Selected extract »
At the same time, there is also plenty of the kind of thing that makes standard biography and autobiography interesting. Beauvoir chronicles the voyages she and Sartre took all over Europe during the 1930s, traveling in Spain in 1931 (still giddy with the rise of the Second Spanish Republic), Italy in the early 1930s (where they saw their first Fascist), Berlin shortly after Hitler's rise to power, Greece in the late 30s, France's Free Zone during the war. She describes her long backpacking trips in France and elsewhere, in which she takes off alone on foot for weeks at a time, armed with her wine-skin and espadrilles. She writes about the couple's non-traditional romantic arrangements, their decision to eschew legal marriage and monogamy and the struggles and benefits that result from that. The second half of the memoir, which deals with the war years, provides a vivid account of the everyday chaos, uncertainty, shifting moods and sudden devastation of life in Paris during the German occupation.

There are, of course, pages on Beauvoir's and Sartre's famous friends, among them Albert Camus and Alberto Giacommetti. She describes exhaustively the plays and films she saw from year to year, and her reactions to painting, sculpture, and music. Unsurprisingly, she also writes with insight about the books that she and Sartre read and discussed during those years, going into great detail at times about why the work of novelists like Faulkner and Dos Passos was so important to her, both as a writer and as a person. Beauvoir acknowledges beautifully the way in which the discovery of a book can be a pivotal life event.

Of course, she also records her own writing life and that of Sartre, both from an artistic-development standpoint and from a perspective of publishing, critical reception, and political engagement. I look forward to revisiting these passages when I'm more familiar with both of their novels and essays. Even without that familiarity, though, I was impressed with the frankness Beauvoir brings to a discussion of her own work: she is not easy on herself, and in retrospect she finds herself guilty of many serious flaws. At the same time, she does not hesitate to point out the elements which she still, after 20 or more years, finds powerful or effective. She gives the impression of taking herself seriously, but not more seriously than she would any other writer. So too, she examines the ways in which one book lead to the next for her, each one being a reaction to and against its predecessor.

I've spent almost a month with La force de l'âge, and although I am ready to be done with this volume for now, I also feel a tiny bit sad to put it on the shelf; I know it will be one I return to many times in the future. I also feel so lucky to be about to visit Paris and Rouen, where Sartre and Beauvoir lived and taught. I hope to pick up more of her work while I'm there!


All translations are mine. However, this book is available in an English translation by Peter Green (titled The Prime of Life).

Available data »
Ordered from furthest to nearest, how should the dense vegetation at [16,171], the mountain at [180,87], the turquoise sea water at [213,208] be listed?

Exercise requirements »
1. In the review of Beauvoir's memoir, what does the reviewer give as the grounds for being impressed by Beauvoir's discussion of her own work?
2. List every destination of the voyages that, according to the review of Beauvoir's memoir, she and Sartre took, along with the time given for each.

Final answers »
1. Beauvoir is frank about her work: she is not easy on herself and, looking back, finds herself guilty of many serious flaws. She also readily points out the elements she still finds powerful or effective after 20 or more years. She takes herself seriously, but no more seriously than she would any other writer.

2.
- Spain, in 1931
- Italy, in the early 1930s
- Berlin, shortly after Hitler's rise to power
- Greece, in the late 1930s
- France's Free Zone, during the war